Type out the complete listing below word for word, without its pictures.
-=-=-=-=-
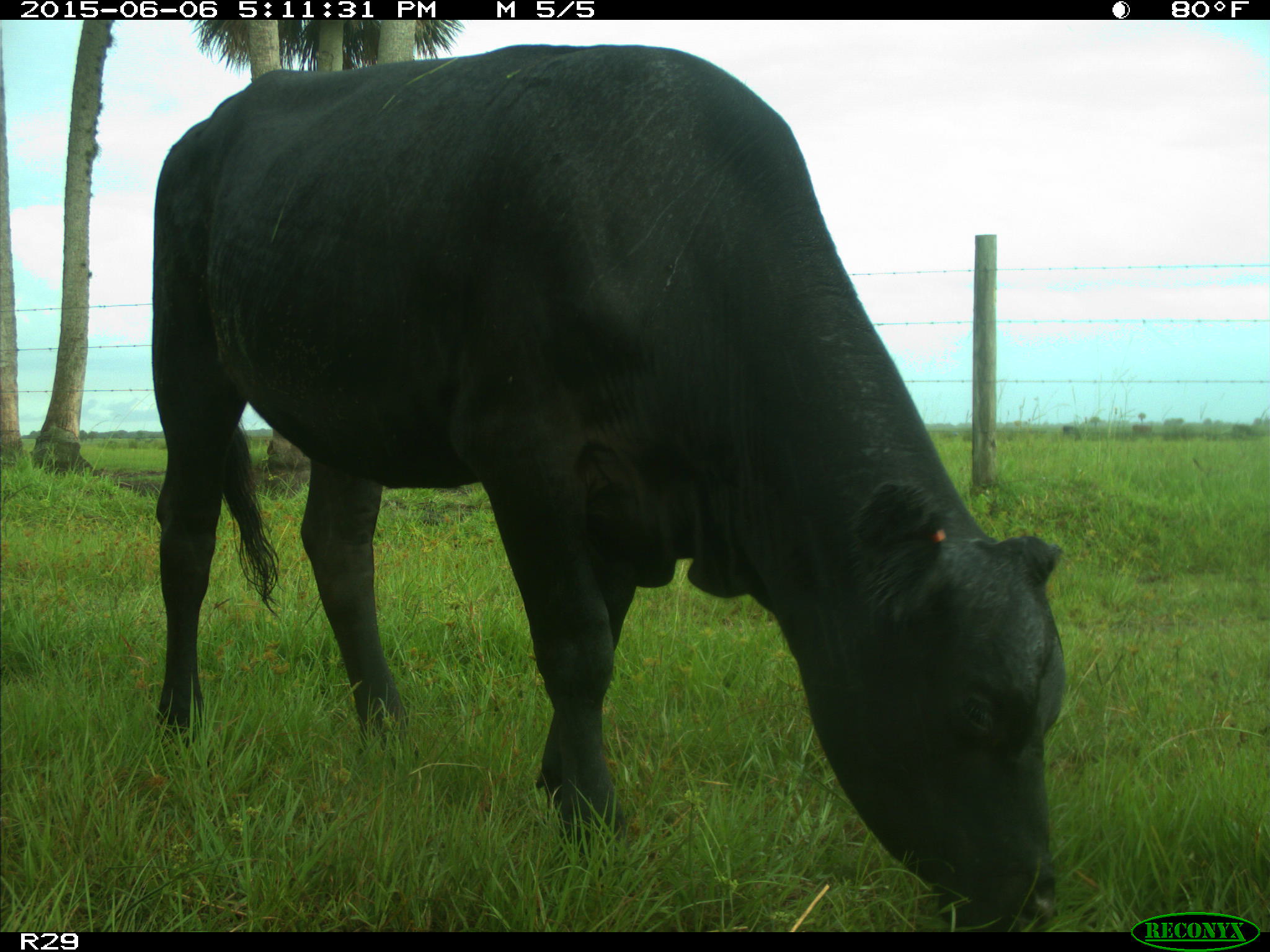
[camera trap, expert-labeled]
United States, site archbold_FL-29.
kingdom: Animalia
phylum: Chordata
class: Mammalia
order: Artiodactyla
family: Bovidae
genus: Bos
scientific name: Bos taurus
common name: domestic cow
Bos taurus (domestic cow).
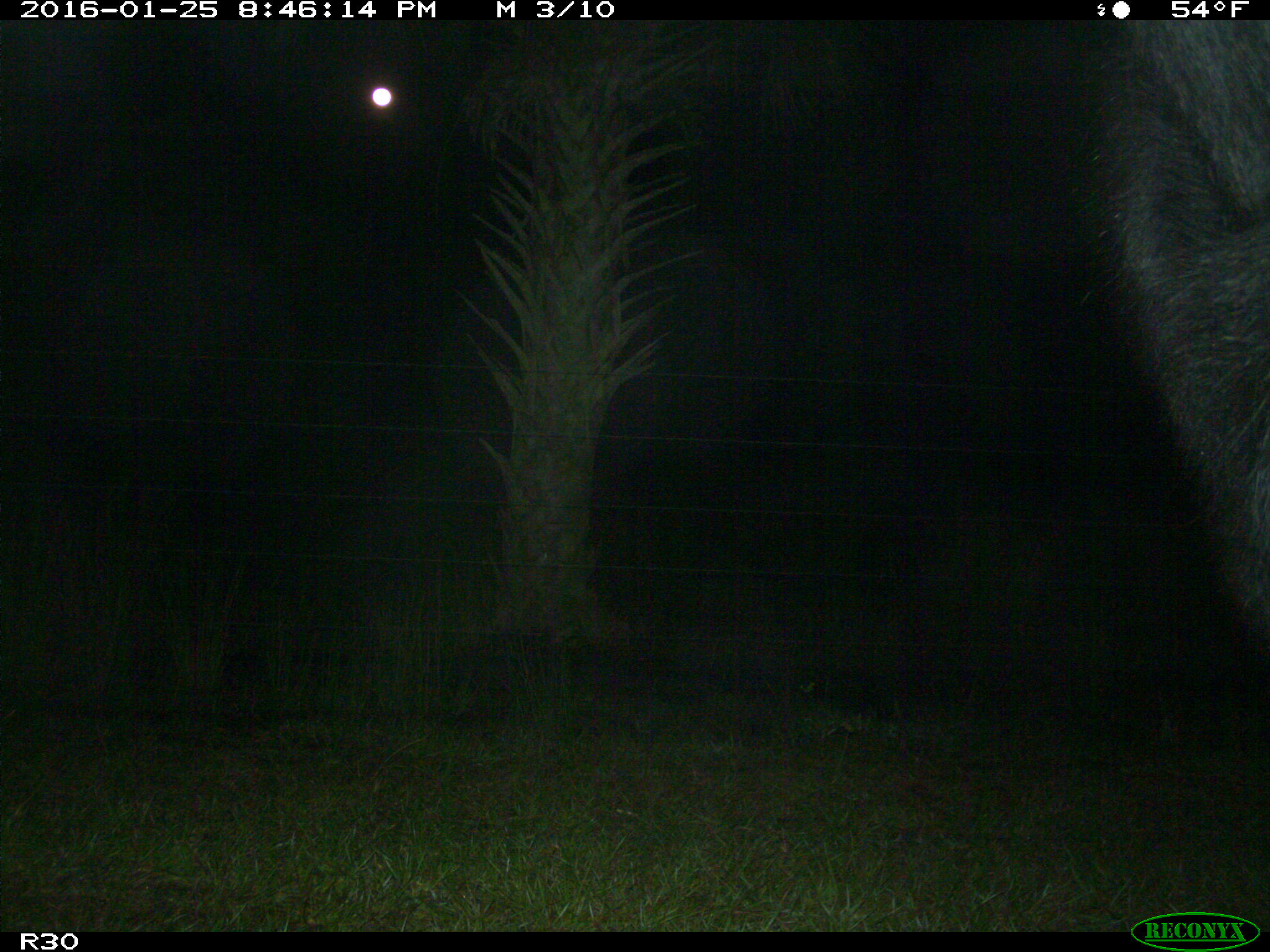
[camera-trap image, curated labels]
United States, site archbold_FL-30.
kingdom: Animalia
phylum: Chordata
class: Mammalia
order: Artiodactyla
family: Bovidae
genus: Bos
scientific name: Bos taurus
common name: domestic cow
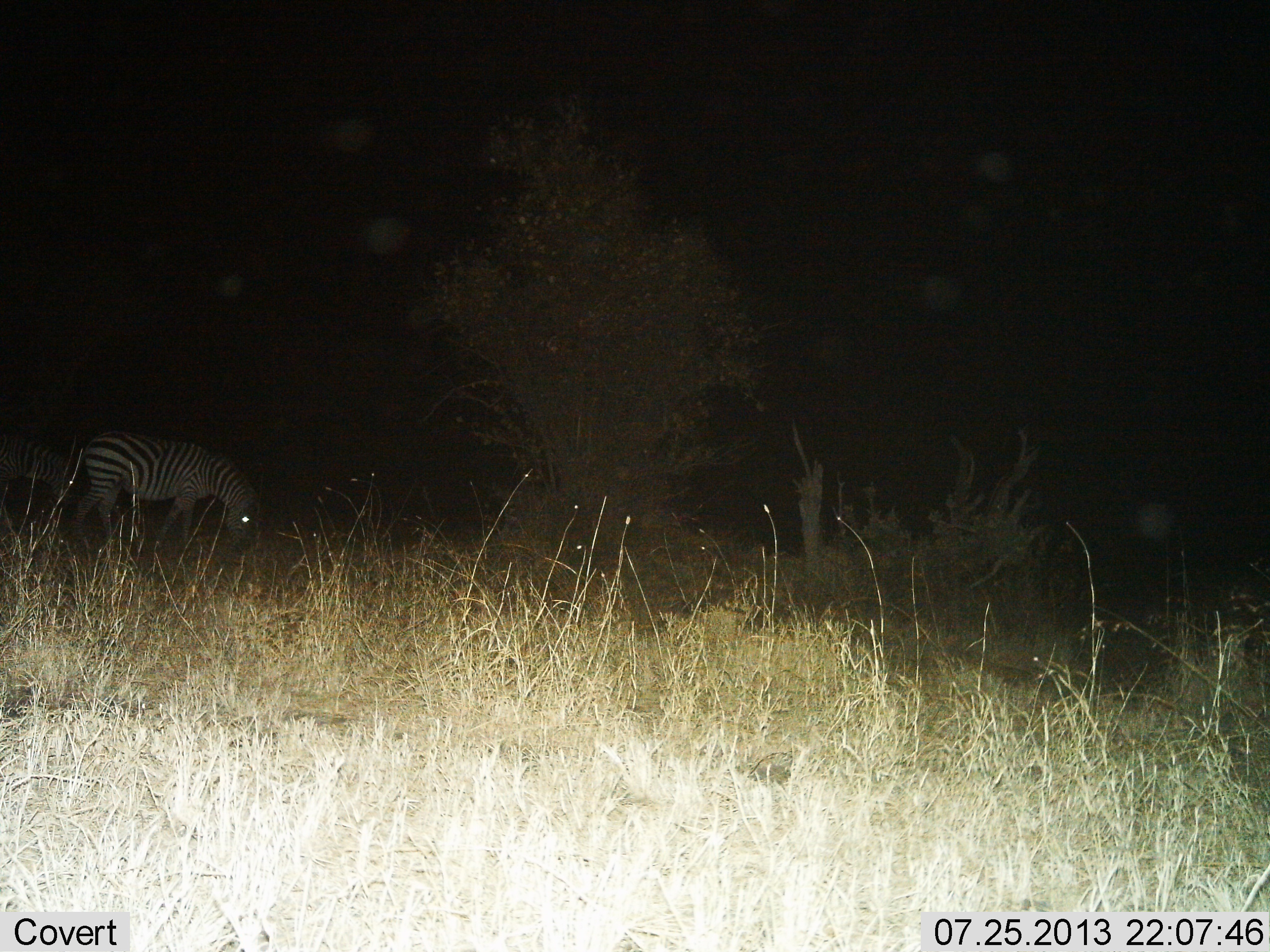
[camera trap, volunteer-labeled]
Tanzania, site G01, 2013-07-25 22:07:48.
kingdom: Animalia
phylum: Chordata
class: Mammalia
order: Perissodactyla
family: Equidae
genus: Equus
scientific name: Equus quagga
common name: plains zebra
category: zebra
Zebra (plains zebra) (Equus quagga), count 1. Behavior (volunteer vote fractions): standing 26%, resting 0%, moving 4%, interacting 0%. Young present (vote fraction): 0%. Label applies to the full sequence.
-=-=-=-=-
* [EXERCISE RESPONSE]
[camera trap, expert-labeled]
United States, site archbold_FL-29.
kingdom: Animalia
phylum: Chordata
class: Mammalia
order: Artiodactyla
family: Bovidae
genus: Bos
scientific name: Bos taurus
common name: domestic cow
Bos taurus (domestic cow).
[camera-trap image, curated labels]
United States, site archbold_FL-30.
kingdom: Animalia
phylum: Chordata
class: Mammalia
order: Artiodactyla
family: Bovidae
genus: Bos
scientific name: Bos taurus
common name: domestic cow
[camera trap, volunteer-labeled]
Tanzania, site G01, 2013-07-25 22:07:48.
kingdom: Animalia
phylum: Chordata
class: Mammalia
order: Perissodactyla
family: Equidae
genus: Equus
scientific name: Equus quagga
common name: plains zebra
category: zebra
Zebra (plains zebra) (Equus quagga), count 1. Behavior (volunteer vote fractions): standing 26%, resting 0%, moving 4%, interacting 0%. Young present (vote fraction): 0%. Label applies to the full sequence.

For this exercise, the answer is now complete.